Накануне свадьбы у меня внутри все переворачивалось, да и мама была на пределе. Я испытывала скорее страх, чем взволнованное предвкушение, когда в очередной раз гладила свое платье и пересчитывала «сексуальные трусики». Убедить себя, что дурные предчувствия вызваны не чем иным, как свадебной нервотрепкой, не получалось, и очень хотелось пойти на попятный. Позже выяснилось, что и Йена мучили сомнения. Он сказал Линдси Рид (первой жене Тони Уилсона), что хотел даже отменить свадьбу, предвидя глубоко в душе, что верного мужа из него не выйдет.
Мы поженились 23 августа 1975 года в Хенбери, в церкви святого Томаса; праздничный обед устроили в маклсфилдском пабе «Булле Хэд». Йен позвал в шаферы Кельвина Бриггса, чем здорово меня удивил, так как я считала Оливера Кливера более близким его другом. Однако выбор оказался удачным: Кельвин был более надежным и ответственным. Йен, одетый в персикового цвета костюм в тонкую полоску от Джонатана Сильвера[6], выглядит ужасно старомодно на фотографиях. Он боялся, что в костюме у него будет глупый вид, и переживал, не затмит ли его Оливер, явившись в черном кожаном костюме (подозреваю, он и сам был не прочь так одеться). Само событие, кажется, мало значило для Йена или его друзей. Оливер удивился, что мы все-таки поженились, и как-то признался мне: «Мы больше думали не о самой свадьбе, а о том, что надеть».
Наша свадьба. 23 августа 1975.
Однако все прошло на удивление гладко. Йен очень красив на фотографиях, на его лице то выражение радостных ожиданий, которое будет постепенно исчезать. Молодые и упрямые, мы были полны решимости поставить на место циников, которые прочили нам скорый развод.
Первую брачную ночь мы провели в Лондоне, в отеле «Лайм Три», неподалеку от вокзала Виктория. Пришлось так долго взбираться по винтовой лестнице, что я начала спрашивать себя, не разыгрывают ли нас, но нет — на самом верху ждала крохотная комнатка, отданная в наше распоряжение на ночь. Йен уже погрузился в сон, а я все лежала, слушая шум машин за окном. Утром я, сорвавшись, налетела на него и чуть не насквозь проткнула его босую ногу острым каблуком. Выражение боли на его лице каким-то образом помогло выплеснуть страх и напряжение, и, сев на кровать, я разрыдалась.

*Инструкции к работе*
a: Перепишите фрагмент отрывка о свадьбе от слов «Однако все прошло» до слов «нам скорый развод.», заменив «на удивление гладко» на «вполне спокойно».
b: В каком отеле молодожены провели первую брачную ночь, согласно отрывку о свадьбе?
c: Продолжите отрывок о свадьбе с того места, на котором он заканчивается.

*Извлеченные сведения*
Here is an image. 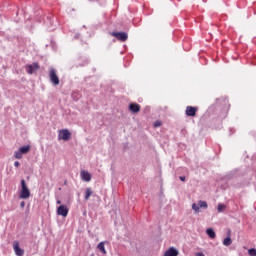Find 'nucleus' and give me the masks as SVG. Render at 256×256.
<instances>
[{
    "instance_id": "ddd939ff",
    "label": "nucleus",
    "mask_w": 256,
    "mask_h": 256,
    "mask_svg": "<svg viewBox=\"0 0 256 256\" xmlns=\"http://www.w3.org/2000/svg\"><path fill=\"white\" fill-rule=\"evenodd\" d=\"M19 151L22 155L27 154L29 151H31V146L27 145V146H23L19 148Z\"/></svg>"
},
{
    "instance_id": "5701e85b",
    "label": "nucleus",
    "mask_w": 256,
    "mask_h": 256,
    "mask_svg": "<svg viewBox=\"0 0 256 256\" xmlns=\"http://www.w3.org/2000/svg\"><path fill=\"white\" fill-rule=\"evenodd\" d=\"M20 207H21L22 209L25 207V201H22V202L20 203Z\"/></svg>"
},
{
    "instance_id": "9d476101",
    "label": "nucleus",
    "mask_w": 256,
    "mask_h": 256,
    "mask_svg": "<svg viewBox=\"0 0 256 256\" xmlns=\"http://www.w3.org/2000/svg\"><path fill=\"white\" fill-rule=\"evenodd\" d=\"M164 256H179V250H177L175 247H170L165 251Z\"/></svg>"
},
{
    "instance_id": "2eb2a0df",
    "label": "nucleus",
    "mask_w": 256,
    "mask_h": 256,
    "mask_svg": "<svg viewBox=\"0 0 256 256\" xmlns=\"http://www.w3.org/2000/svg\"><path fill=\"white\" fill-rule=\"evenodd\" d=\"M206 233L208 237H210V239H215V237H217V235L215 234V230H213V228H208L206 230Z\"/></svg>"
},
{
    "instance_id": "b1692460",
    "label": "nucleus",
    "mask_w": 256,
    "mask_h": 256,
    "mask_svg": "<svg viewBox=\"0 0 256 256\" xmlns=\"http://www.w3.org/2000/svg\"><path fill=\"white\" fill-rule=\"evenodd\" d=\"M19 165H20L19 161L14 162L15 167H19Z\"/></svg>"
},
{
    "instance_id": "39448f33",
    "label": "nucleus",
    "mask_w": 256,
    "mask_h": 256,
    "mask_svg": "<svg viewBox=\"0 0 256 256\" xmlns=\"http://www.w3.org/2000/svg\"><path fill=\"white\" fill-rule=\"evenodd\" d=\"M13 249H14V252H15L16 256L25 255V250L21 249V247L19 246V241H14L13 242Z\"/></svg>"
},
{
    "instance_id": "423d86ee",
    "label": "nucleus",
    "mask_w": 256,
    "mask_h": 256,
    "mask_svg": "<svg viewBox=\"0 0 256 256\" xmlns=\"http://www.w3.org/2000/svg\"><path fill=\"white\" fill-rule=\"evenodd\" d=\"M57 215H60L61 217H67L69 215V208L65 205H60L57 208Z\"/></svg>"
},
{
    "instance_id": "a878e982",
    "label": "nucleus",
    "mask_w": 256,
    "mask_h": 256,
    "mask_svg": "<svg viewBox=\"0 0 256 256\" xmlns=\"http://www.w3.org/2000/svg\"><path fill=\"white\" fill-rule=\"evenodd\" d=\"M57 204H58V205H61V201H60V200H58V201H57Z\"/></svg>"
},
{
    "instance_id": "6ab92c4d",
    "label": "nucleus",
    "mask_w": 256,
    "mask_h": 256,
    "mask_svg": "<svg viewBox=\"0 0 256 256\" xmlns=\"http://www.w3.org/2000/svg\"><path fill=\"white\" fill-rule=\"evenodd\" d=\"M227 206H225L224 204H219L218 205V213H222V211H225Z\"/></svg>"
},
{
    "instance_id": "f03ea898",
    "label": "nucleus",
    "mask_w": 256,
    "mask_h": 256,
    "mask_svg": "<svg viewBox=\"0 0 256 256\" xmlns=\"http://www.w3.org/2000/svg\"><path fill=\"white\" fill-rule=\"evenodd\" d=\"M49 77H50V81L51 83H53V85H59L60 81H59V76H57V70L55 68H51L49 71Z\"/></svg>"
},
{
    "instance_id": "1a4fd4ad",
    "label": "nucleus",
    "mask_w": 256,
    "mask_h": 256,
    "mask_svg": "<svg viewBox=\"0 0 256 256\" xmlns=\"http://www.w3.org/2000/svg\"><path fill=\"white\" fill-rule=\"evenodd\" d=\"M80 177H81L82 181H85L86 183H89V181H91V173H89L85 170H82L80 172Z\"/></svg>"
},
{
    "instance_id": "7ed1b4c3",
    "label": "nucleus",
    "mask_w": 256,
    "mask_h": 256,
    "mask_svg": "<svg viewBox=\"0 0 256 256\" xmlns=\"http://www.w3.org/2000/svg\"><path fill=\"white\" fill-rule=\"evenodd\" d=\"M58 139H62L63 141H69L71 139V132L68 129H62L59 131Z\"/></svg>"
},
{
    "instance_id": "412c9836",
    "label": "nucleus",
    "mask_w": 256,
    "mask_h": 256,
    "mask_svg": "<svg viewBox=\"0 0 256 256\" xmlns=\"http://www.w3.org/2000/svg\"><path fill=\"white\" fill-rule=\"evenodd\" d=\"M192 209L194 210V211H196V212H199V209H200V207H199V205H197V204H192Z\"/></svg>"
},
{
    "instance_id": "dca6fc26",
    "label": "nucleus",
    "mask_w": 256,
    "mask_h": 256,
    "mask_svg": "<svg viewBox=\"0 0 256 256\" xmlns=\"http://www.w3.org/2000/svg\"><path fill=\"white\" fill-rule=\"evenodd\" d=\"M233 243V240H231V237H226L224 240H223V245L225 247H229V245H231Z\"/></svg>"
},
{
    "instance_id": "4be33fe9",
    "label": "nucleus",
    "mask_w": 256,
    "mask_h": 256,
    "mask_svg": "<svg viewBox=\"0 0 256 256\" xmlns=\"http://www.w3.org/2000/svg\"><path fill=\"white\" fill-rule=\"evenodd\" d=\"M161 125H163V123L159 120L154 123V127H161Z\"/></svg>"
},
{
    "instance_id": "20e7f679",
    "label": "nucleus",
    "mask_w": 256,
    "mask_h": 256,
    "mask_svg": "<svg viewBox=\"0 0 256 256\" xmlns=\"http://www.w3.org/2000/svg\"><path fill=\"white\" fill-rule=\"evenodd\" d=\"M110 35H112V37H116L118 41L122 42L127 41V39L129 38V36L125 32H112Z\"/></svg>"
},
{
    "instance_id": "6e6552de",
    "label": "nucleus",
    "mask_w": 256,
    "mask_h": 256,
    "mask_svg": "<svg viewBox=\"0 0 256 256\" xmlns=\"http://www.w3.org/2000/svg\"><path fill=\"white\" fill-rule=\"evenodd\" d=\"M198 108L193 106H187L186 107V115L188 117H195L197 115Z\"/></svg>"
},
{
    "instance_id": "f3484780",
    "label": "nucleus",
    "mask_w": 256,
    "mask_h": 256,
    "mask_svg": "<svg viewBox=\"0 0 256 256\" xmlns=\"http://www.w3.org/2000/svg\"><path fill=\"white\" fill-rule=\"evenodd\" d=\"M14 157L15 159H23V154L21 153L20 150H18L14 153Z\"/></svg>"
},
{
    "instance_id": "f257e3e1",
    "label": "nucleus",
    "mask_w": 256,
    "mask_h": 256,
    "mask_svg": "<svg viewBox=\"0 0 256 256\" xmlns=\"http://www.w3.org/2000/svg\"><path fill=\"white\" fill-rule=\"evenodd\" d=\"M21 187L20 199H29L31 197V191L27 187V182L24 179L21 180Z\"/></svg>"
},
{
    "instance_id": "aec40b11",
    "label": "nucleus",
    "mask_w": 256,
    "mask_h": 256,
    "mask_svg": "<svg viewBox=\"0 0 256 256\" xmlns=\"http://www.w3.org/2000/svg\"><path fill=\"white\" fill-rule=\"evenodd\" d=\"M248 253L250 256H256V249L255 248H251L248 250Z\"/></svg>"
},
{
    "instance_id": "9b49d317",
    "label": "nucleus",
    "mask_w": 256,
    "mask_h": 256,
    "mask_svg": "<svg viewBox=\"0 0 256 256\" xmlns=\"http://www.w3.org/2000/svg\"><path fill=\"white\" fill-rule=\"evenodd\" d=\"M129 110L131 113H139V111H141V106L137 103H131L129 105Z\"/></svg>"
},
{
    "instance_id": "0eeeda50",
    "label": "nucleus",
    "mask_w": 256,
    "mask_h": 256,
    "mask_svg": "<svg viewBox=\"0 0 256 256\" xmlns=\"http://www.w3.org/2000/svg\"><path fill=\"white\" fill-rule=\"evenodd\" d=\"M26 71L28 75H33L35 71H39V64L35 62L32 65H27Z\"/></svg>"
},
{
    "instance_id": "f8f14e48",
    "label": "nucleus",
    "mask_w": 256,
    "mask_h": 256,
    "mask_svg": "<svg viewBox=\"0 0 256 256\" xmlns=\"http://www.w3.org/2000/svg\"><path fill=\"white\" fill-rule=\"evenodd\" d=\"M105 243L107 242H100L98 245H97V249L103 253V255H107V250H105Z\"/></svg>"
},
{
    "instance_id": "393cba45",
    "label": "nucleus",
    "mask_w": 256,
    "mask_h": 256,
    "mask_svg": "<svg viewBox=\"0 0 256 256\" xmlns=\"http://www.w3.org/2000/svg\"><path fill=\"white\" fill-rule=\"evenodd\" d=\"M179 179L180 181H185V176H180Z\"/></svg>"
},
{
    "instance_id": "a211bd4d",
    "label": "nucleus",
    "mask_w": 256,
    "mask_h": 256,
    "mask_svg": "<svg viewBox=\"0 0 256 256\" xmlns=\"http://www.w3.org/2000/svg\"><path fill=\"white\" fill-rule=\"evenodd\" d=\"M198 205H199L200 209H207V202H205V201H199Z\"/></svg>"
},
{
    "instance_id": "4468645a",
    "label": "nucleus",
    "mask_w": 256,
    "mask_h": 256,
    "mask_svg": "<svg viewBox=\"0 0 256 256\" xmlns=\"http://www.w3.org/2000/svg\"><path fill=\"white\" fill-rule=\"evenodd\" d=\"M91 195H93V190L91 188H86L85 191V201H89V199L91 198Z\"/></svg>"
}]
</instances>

*Ответы к заданиям*
a:
Однако все прошло вполне спокойно. Йен очень красив на фотографиях, на его лице то выражение радостных ожиданий, которое будет постепенно исчезать. Молодые и упрямые, мы были полны решимости поставить на место циников, которые прочили нам скорый развод.

b: В лондонском отеле «Лайм Три», неподалеку от вокзала Виктория.

c:
Медовый месяц мы провели в Париже, остановившись в отеле «Претти» на улице Амели. Йен, в погоне за оригинальностью, распланировал все так, чтобы мы ни шагу не сделали по обычным туристическим маршрутам. Если мы шли в кабаре, то в «Крэйзи Хоре», а не в «Мулен Руж»; если отправлялись в музей, то в Музей современного искусства, а не в Лувр, и так далее. Должно быть, Йен перерыл все арт-журналы в поисках необычных мест, но все же упустил кладбище Пер-Лашез, где похоронен один из его кумиров, Джим Моррисон.
Медовый месяц. Август 1975.
Однажды вечером он привел меня в странный клуб. Мы заплатили за вход, нам вручили какие-то пластмассовые фрукты и по длинному коридору провели в синюю комнату, полную огромных подушек. Мы просидели там одни около пятнадцати минут, совершенно не представляя, что должно произойти. В конце концов фрукты забрали обратно и вернули деньги. Как я потом предположила, туда, возможно, приходили для занятий любовью.
Подозреваю, что Йен хотел не участвовать, а скорее наблюдать.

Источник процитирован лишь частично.